On this Creditanstalt Day, the battle over the Euro has been joined! The Euro was getting crushed in after-hours trading last night, pushed down towards $1.26. The shorts are wolfpacking it. This morning central banks rushed in to intervene, and the Euro bounced off $1.261 to run above $1.27, but has fallen off again. It remains well below the “we’re saved!” peak of this weekend, at $1.31. If the ECB cannot withstand this assault, the Euro-TARP bailout is doomed.
The intervention caused a 20-pt reversal flip in the S&P futures, which had been falling towards 1140.
Curiously, the biggest expected losers, the French and German banks with excessive exposure to the PIIGS, might be able to make some it back by being wolves themselves – hedging in Forex markets by shorting the Euro. This is a partial win-win in a lose-lose situation:
- If the Euro breaks, they win on Forex
- If the ECB protects, they win on the bailout
What the wolves see is simple logic: the PIIGS are insolvent. Their income cannot cover their current debt. Piling more debt on top only prolongs the problem. The Euro-TARP tries to lower borrowing rates, but if the assault on the Euro drives rates up, the ECB is left with QE to self-finance the debt, which it wants to avoid. Hence something will break.
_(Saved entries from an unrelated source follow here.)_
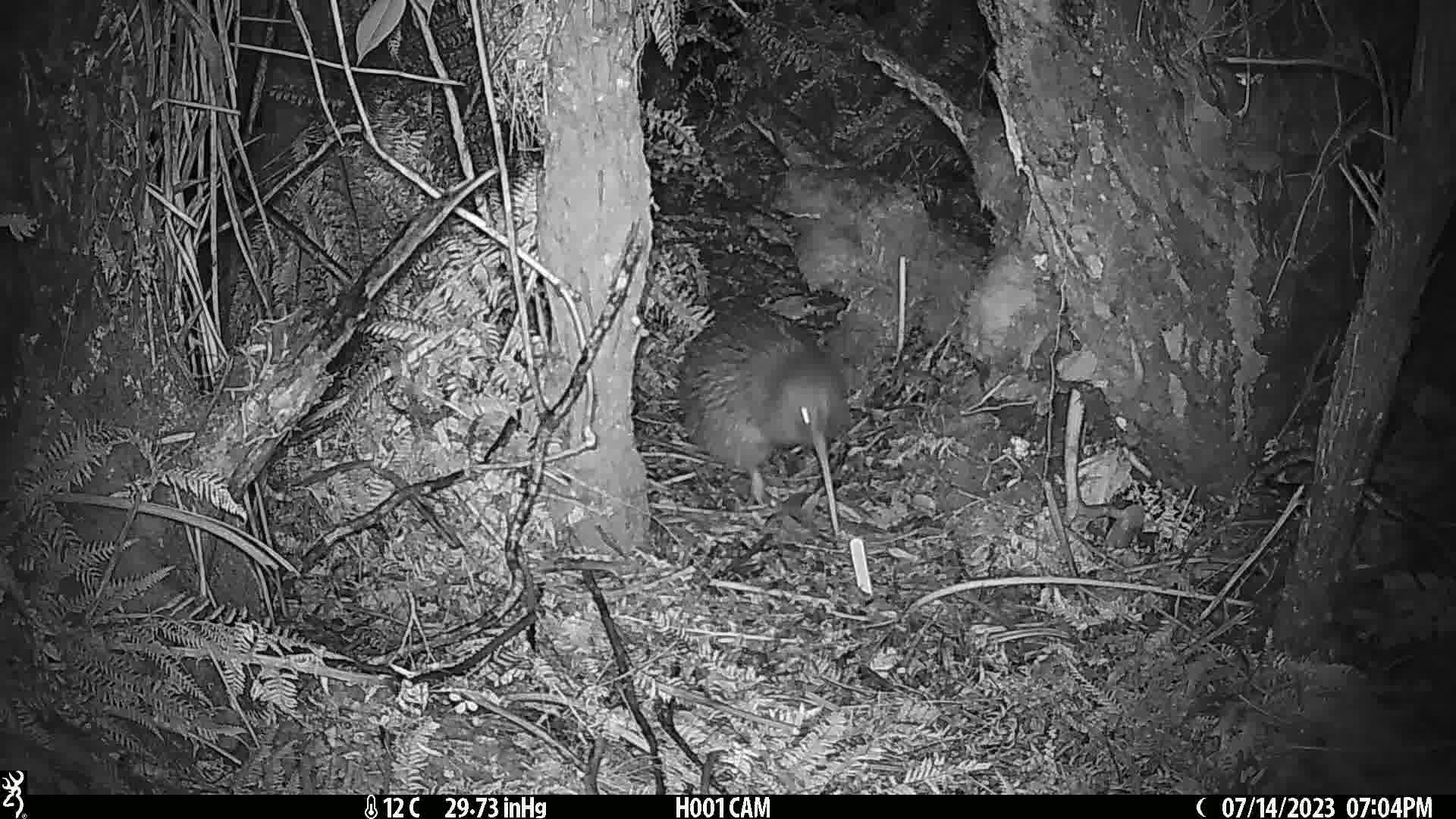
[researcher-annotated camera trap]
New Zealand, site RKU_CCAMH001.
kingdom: Animalia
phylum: Chordata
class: Aves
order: Apterygiformes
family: Apterygidae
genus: Apteryx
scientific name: Apteryx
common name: kiwi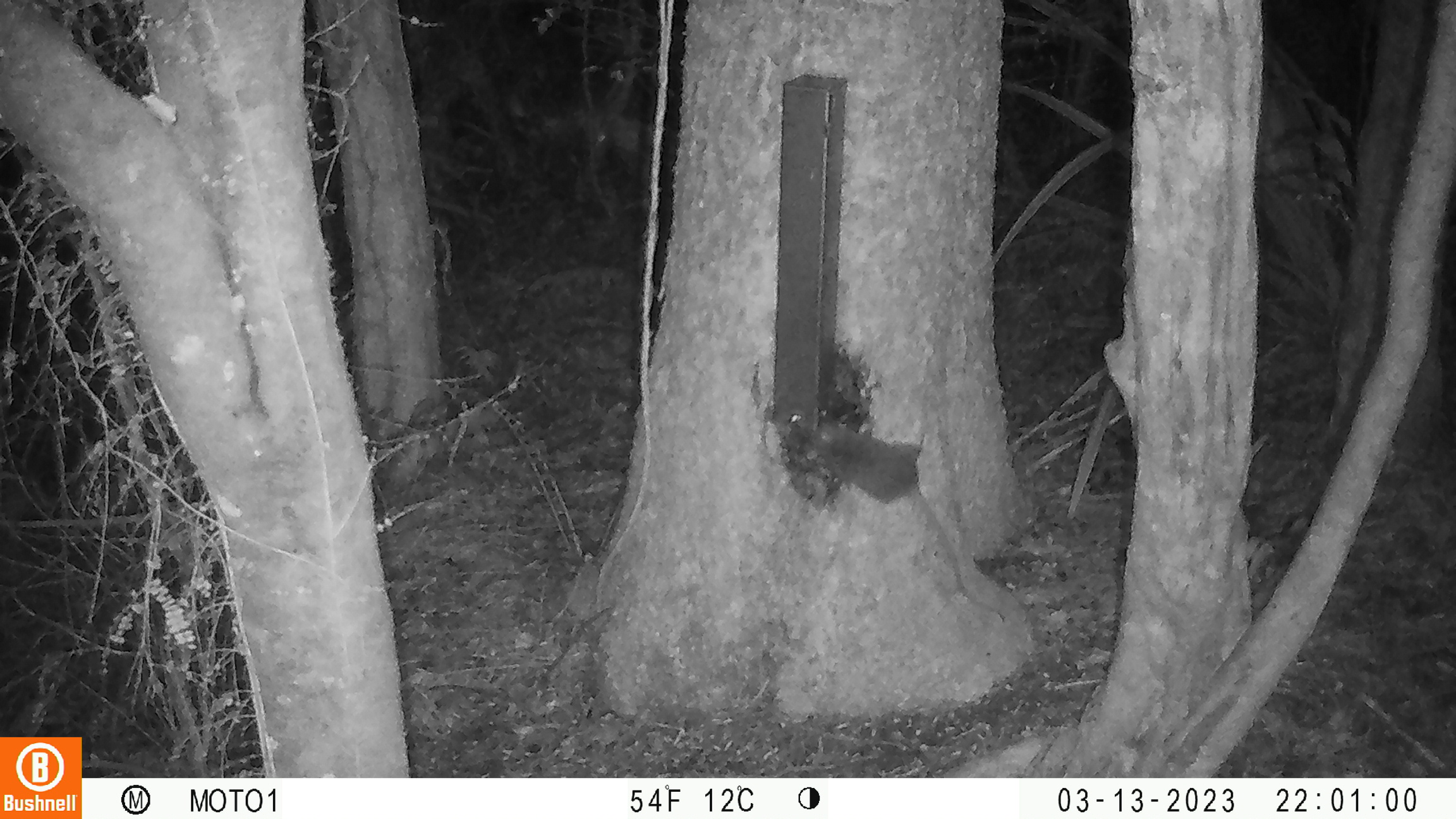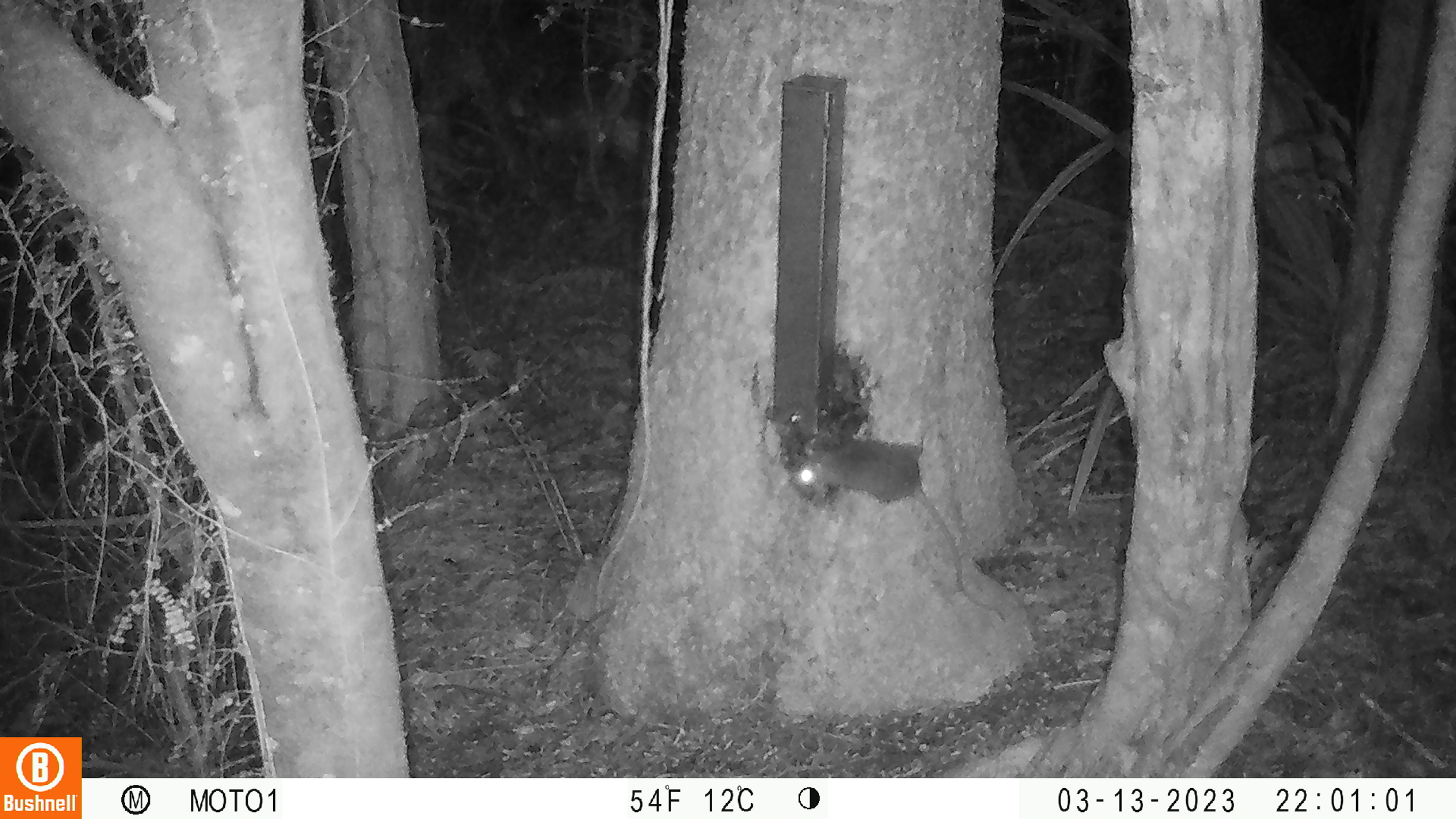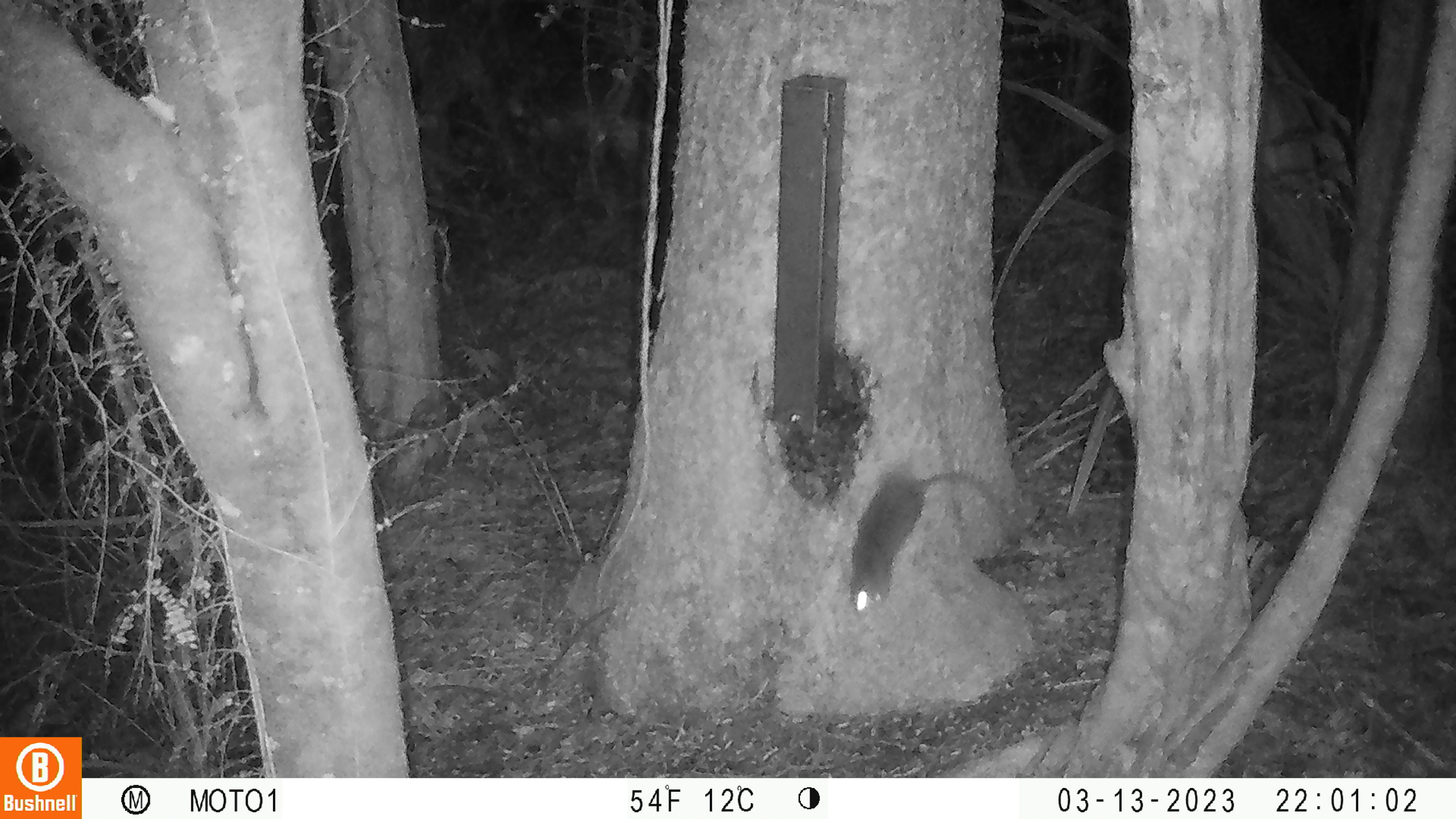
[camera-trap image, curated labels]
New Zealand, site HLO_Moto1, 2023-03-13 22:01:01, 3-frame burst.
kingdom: Animalia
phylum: Chordata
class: Mammalia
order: Rodentia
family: Muridae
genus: Rattus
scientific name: Rattus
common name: rat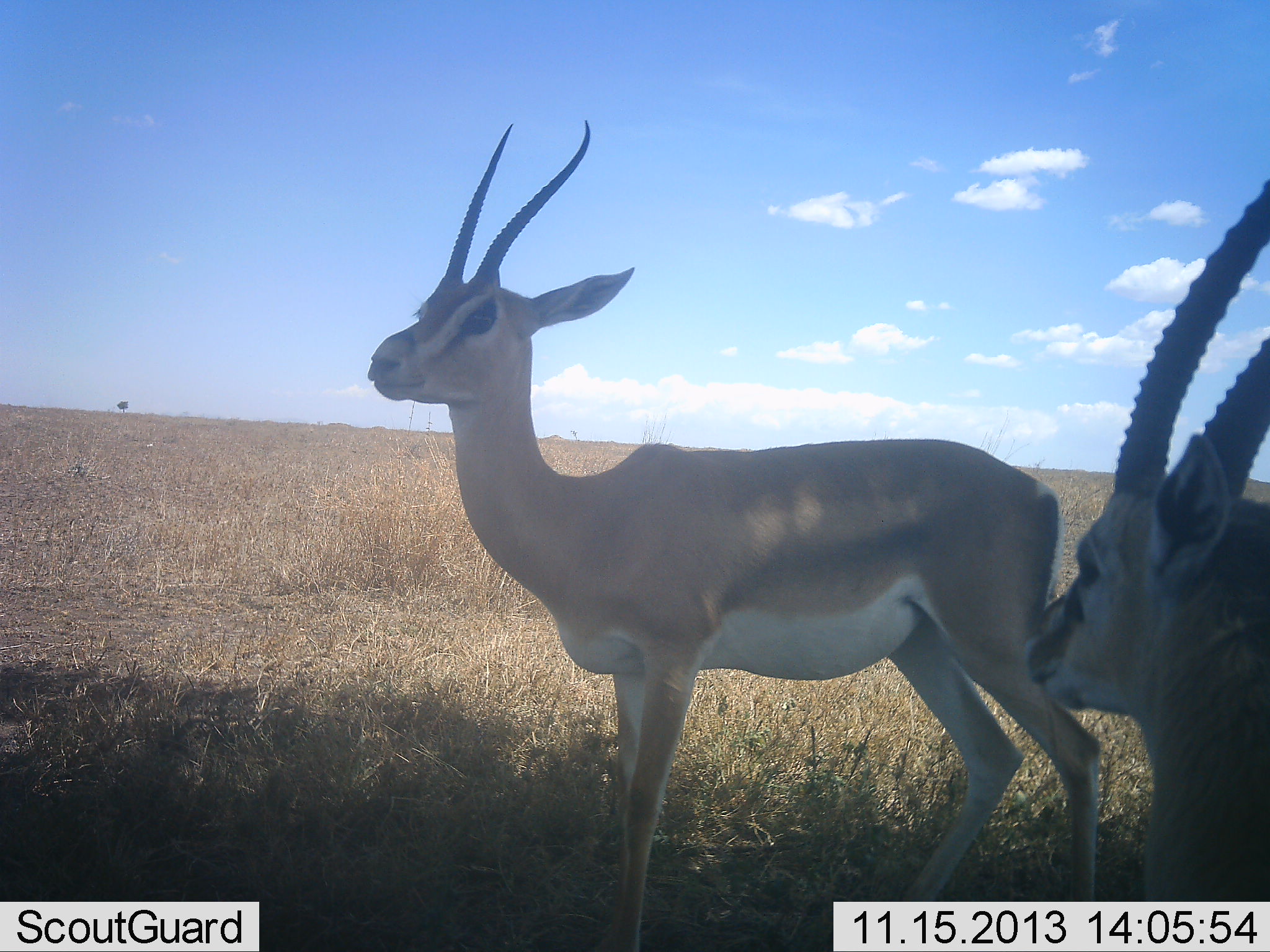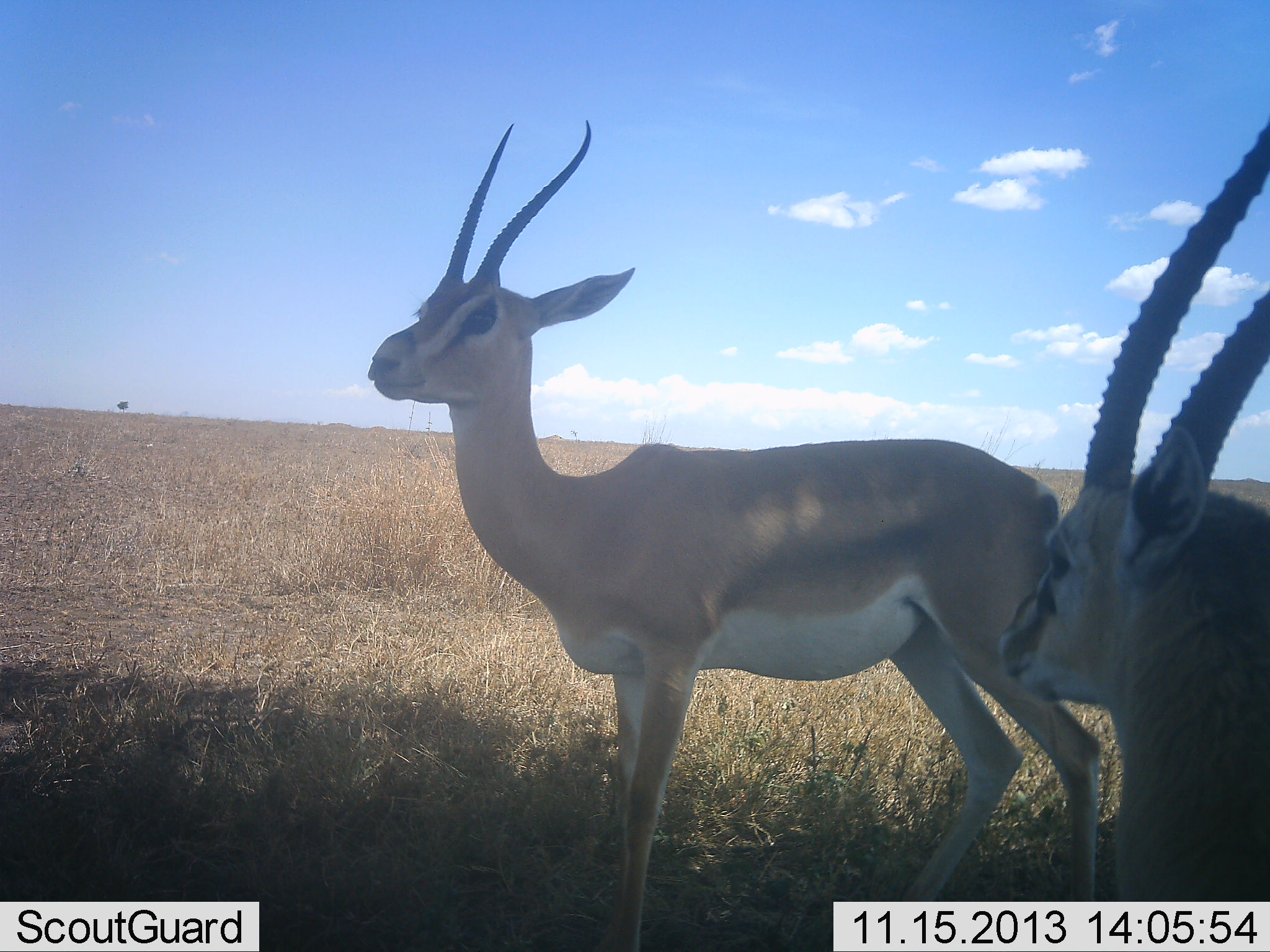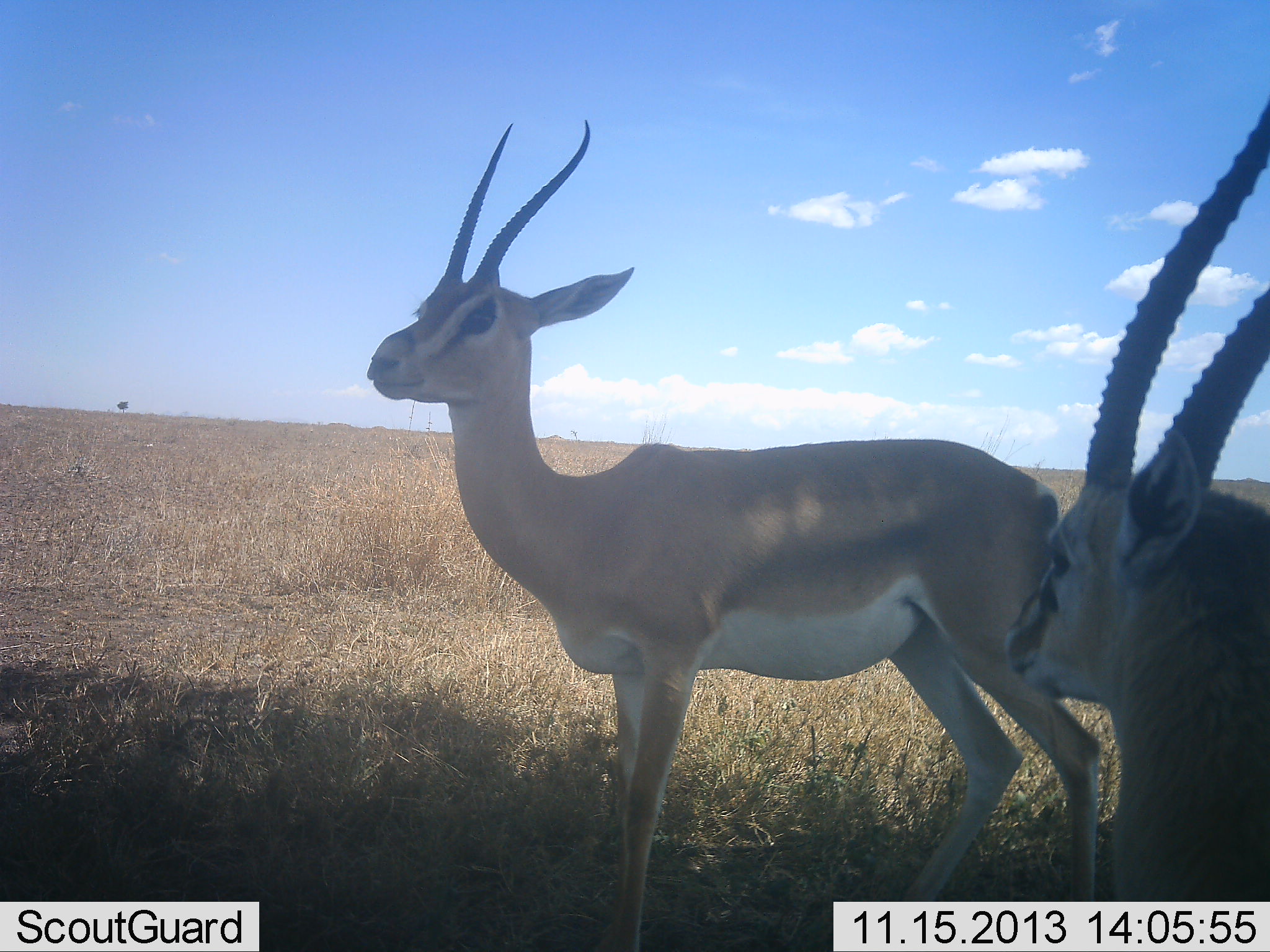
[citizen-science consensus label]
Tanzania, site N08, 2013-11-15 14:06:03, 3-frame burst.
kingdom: Animalia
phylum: Chordata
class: Mammalia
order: Artiodactyla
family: Bovidae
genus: Nanger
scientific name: Nanger granti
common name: grant's gazelle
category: gazellegrants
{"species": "gazellegrants (grant's gazelle) (Nanger granti)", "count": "2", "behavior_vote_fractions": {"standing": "95%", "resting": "27%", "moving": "0%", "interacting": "0%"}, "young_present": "0%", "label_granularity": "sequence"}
Right now the spreads are widening for LIBOR vs. overnight index swaps (OIS), as they did in 2007, when they ran from 13 bp to 73 bp, and then “the rout was on.” Last week the spread jumped from 9 to 18 bp, and since the Euro-TARP was announced, have widened to 20 bp. Bondsquawk also notes that 2-yr rate swaps have also widened. The TED spread (Treasuries vs Eurodollars, now called LIBOR) for 3-monthers is back to levels of 3Q09.
John Taylor (Stanford Prof and originator of the Taylor Rule for Fed interest rates) writes today in the FT that what may ultimately break is confidence in the ECB, and with it confidence in central banks.